_Qué se pide_
Pon en una lista numerada las líneas que van desde la que contiene "Is point 3,270" hasta la última, ambas incluidas, y omite las líneas en blanco.
* * *
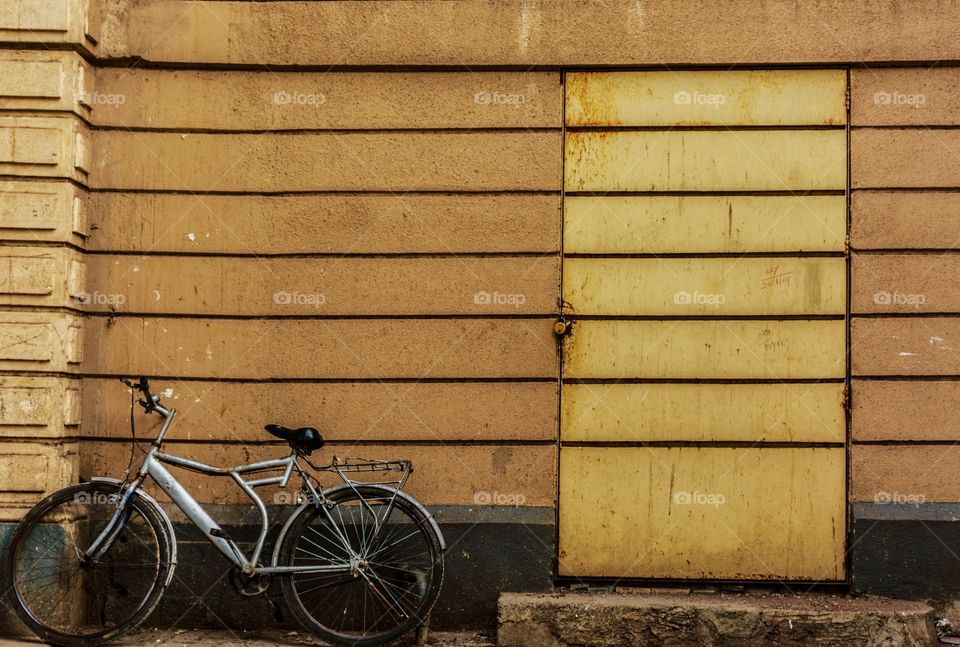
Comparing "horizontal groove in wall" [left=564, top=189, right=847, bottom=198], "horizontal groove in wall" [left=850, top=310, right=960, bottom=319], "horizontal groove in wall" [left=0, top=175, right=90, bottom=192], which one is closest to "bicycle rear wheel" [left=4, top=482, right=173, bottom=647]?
"horizontal groove in wall" [left=0, top=175, right=90, bottom=192]

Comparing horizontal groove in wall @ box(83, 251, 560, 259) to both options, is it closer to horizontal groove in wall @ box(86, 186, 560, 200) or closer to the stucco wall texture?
the stucco wall texture

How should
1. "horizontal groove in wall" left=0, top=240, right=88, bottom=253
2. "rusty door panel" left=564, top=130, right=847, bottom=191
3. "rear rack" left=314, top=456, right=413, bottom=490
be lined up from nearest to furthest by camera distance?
"rear rack" left=314, top=456, right=413, bottom=490
"horizontal groove in wall" left=0, top=240, right=88, bottom=253
"rusty door panel" left=564, top=130, right=847, bottom=191

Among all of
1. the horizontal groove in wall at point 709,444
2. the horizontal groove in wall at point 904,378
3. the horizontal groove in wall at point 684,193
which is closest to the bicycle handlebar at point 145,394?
the horizontal groove in wall at point 709,444

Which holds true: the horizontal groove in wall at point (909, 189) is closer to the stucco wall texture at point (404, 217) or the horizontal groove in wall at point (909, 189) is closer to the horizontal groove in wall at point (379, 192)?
the stucco wall texture at point (404, 217)

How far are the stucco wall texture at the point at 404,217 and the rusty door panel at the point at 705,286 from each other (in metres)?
0.15

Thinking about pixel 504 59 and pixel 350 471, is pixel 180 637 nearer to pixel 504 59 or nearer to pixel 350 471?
pixel 350 471

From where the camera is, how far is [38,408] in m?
5.10

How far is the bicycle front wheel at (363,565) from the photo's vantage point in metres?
4.87

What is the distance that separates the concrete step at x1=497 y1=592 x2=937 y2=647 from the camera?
4.82 m

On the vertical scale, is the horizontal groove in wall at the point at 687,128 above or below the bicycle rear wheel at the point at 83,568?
above

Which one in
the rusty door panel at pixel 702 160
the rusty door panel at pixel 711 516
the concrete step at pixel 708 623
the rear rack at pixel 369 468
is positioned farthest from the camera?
the rusty door panel at pixel 702 160

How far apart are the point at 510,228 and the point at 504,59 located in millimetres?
1031

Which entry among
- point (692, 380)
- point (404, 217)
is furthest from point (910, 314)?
point (404, 217)

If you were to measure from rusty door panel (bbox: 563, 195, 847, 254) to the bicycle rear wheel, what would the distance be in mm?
3005
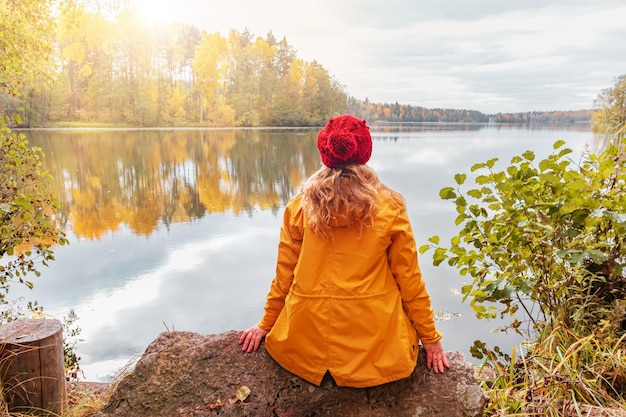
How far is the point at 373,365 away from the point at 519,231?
1.46m

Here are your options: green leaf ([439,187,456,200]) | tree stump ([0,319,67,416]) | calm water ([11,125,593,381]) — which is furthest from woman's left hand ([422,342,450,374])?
calm water ([11,125,593,381])

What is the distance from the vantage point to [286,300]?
210cm

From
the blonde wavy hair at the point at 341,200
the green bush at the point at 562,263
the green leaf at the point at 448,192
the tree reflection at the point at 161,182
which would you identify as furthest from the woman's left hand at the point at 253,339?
the tree reflection at the point at 161,182

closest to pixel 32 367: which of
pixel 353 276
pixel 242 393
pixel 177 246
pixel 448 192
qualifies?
pixel 242 393

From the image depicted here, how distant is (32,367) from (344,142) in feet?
6.60

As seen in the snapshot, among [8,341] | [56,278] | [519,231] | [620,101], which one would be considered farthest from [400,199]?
[620,101]

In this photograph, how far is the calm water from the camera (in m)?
5.74

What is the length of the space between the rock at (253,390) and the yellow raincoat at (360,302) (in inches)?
6.1

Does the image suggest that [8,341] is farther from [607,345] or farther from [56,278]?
[56,278]

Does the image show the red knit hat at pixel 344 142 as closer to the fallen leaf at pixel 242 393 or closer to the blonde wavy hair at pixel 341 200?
the blonde wavy hair at pixel 341 200

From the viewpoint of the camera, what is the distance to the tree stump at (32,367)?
2.41m

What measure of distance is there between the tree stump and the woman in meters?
1.37

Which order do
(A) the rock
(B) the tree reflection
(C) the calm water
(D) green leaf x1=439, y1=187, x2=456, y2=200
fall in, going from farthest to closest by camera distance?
(B) the tree reflection → (C) the calm water → (D) green leaf x1=439, y1=187, x2=456, y2=200 → (A) the rock

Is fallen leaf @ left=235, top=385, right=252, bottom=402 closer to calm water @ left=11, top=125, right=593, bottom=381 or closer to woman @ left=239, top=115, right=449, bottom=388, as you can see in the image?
woman @ left=239, top=115, right=449, bottom=388
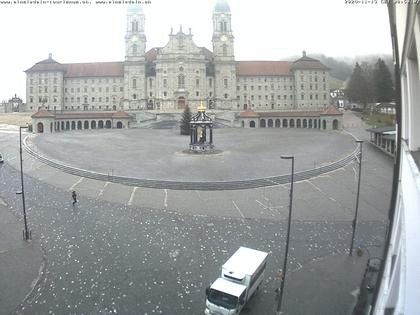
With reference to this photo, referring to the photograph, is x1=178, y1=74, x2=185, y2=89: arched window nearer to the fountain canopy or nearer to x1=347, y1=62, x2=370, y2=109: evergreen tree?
x1=347, y1=62, x2=370, y2=109: evergreen tree

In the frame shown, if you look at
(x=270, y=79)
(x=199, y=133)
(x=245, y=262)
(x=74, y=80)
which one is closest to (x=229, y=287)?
(x=245, y=262)

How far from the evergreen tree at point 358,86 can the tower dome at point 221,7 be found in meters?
41.6

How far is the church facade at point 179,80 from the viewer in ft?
324

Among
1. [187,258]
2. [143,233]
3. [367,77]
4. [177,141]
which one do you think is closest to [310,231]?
[187,258]

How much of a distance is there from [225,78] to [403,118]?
314 ft

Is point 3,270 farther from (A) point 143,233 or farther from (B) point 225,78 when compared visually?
(B) point 225,78

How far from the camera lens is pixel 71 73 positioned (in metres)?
106

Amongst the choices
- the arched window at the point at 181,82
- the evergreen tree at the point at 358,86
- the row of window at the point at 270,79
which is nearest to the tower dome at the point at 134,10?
the arched window at the point at 181,82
* * *
_Resultado correcto_
1. Is point 3,270 farther from (A) point 143,233 or farther from (B) point 225,78 when compared visually?
2. (B) point 225,78
3. How far from the camera lens is pixel 71 73 positioned (in metres)?
4. 106
5. Amongst the choices
6. - the arched window at the point at 181,82
7. - the evergreen tree at the point at 358,86
8. - the row of window at the point at 270,79
9. which is nearest to the tower dome at the point at 134,10?
10. the arched window at the point at 181,82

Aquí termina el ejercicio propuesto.